Questa sintesi di dottrina-ragione-realtà, costituisce peraltro l’essenza più intima del pitagorismo iniziatico, adottato dalla metodologia scientifica moderna. Ma è proprio in tale unità che si cela l’insidioso passaggio dal vero del mondo, al verosimile della rappresentazione. Passaggio che spesso comporta l’acquisizione non solo di scienza palese, ma anche di dottrina (materialistica) mascherata.
Per Einstein infatti – al pari del suo amato maestro Spinosa, che non separò Dio dal mondo naturale –, il credo nella religiosità cosmica costituisce un tutt’uno con la sua, forse fin troppo celebrata, opera scientifica. Ed è per questo motivo che tutto l’edificio relativistico, che senza dubbio costituisce una delle più grandi acquisizioni della scienza moderna, è tuttavia come impregnato dall’idea di una “presenza” impersonale, che <<si rivela nell’armonia di tutto ciò che esiste, ma non in un Dio che si occupa del destino e delle azioni degli esseri umani>>[16].
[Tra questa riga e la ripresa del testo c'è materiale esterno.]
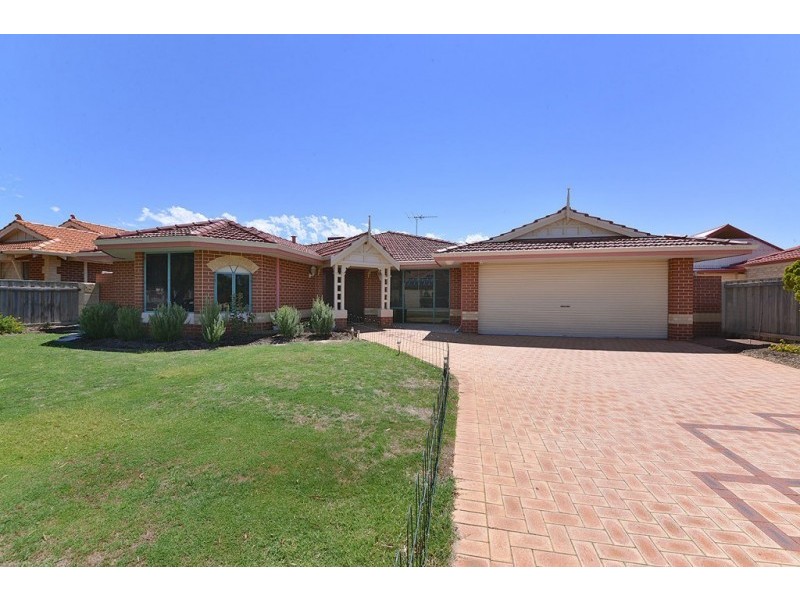 34 Rothesay Heights, Mindarie WA 6030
E proprio dalle nebbie di tale prospettiva, non può che emergere l’immagine di un mondo virtuale, senza senso, regolato da un “pifferaio invisibile”, che con la sua arcana musica trattiene “grandi” e “piccoli” all’interno di un regno dissacrato. Senza forma. E senza Re.



[1] R. Hanson afferma che non è mai possibile una “osservazione immacolata” dei fenomeni, poiché gli asserti osservativi che esprimono i dati empirici, sono sempre “carichi di teoria”. In base a questa osservazione, ci sembra possibile penetrare il senso ultimo di una teoria scientifica, che si riveste dei contenuti ideologici dello scienziato, spesso fonte della stessa indagine conoscitiva. Confronta N. R. Hanson, in A. Rebaglia, Scienza e verità – Introduzione all’epistemologia del Novecento, Paravia, Torino 1997, p. 154 e seguenti.
[2] <<La tendenza dominante nella fisica moderna segue Eraclito. Tuttavia, il Logos di Eraclito era una dialettica vaga: un discorso che non si originava dal concreto, né vi ritornava; mentre solo una dialettica concreta [materialistica, ndr] è in grado di cogliere la natura dinamica degli oggetti fisici>>, E. Bitsakis, Basi della fisica moderna, Ed. Dedalo, Bari 1992, p. 23.
[3] <<Credo nel dio di Spinosa che si rivela nell’armonia di tutto ciò che esiste, ma non in un dio che si occupa del destino e delle azioni degli esseri umani>>, telegramma inviato da Einstein a Rabbi Herbert S. Goldstein, <<New York Times>>, 25 aprile 1929, p. 60, col. 4.
[4] Lettera di Einstein a Hedwig Born, 18 aprile 1920.
[5] A. Einstein, Pensieri di un uomo curioso, Mondadori, Milano 1997, p. 124.
[6] Confronta G. Di Bernardo, La ricostruzione del Tempio, Marsilio, Venezia 1996, p. 71 e seguenti.
[7] M. Caleo, Galileo l’anticopernicano, Dottrinari, Salerno 1992, p. 34.
[8] Citato in S. L. Jaki, Dio e i cosmologi, Libreria Editrice Vaticana, Città del Vaticano 1991, p. 66 e nota 17.
[9] A. Einstein, Pensieri di un uomo curioso, citato, p. 112.
[10] Ibidem, p. 119.
[11] Ibidem, p. 110.
[12] Giovanni di Salisbury a proposito della dottrina aristotelica dell’astrazione. In E. Gilson, La filosofia di San Bonaventura, Jaka Book, Milano 1994, p. 11.
[13] A. Einstein, Pensieri di un uomo curioso, citato, p. 109.
[14] F. de Felice, Gli incerti confini del cosmo, Mondadori, Milano 2000, p. 28.
[15] A. Einstein, Pensieri degli anni difficili, Boringhieri, Torino 1965, p. 74.
[16] A. Einstein, Pensieri di un uomo curioso, citato, p. 110.